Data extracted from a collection

•••

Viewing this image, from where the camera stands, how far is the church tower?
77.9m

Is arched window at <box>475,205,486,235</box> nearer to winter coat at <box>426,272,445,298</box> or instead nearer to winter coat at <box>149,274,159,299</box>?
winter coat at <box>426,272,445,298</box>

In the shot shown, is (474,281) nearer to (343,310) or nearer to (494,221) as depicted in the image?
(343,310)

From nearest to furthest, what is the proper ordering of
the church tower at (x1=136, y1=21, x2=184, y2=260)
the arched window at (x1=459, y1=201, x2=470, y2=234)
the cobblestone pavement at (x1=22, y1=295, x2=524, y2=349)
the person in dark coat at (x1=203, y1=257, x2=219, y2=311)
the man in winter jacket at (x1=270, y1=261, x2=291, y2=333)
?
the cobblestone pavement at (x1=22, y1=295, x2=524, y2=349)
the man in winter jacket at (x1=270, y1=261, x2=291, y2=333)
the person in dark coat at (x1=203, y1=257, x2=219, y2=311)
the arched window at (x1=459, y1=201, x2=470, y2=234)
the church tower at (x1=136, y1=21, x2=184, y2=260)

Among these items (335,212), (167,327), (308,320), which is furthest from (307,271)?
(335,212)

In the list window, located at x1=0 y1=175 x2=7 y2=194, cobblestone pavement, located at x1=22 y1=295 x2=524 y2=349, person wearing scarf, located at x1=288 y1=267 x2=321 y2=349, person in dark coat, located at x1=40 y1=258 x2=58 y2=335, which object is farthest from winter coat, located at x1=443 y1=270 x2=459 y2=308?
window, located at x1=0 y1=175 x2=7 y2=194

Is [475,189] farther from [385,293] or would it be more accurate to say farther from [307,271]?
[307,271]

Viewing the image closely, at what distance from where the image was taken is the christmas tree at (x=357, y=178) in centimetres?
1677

•••

» Request
Copy the portion that opens with the line containing "Viewing the image" and runs through the end of the records, requests included. Multiply each distance given in the answers by 0.75 and round it to a whole number, with halves rounded up.

» Exercise result
Viewing the image closely, at what distance from where the image was taken is the christmas tree at (x=357, y=178) in centimetres?
1258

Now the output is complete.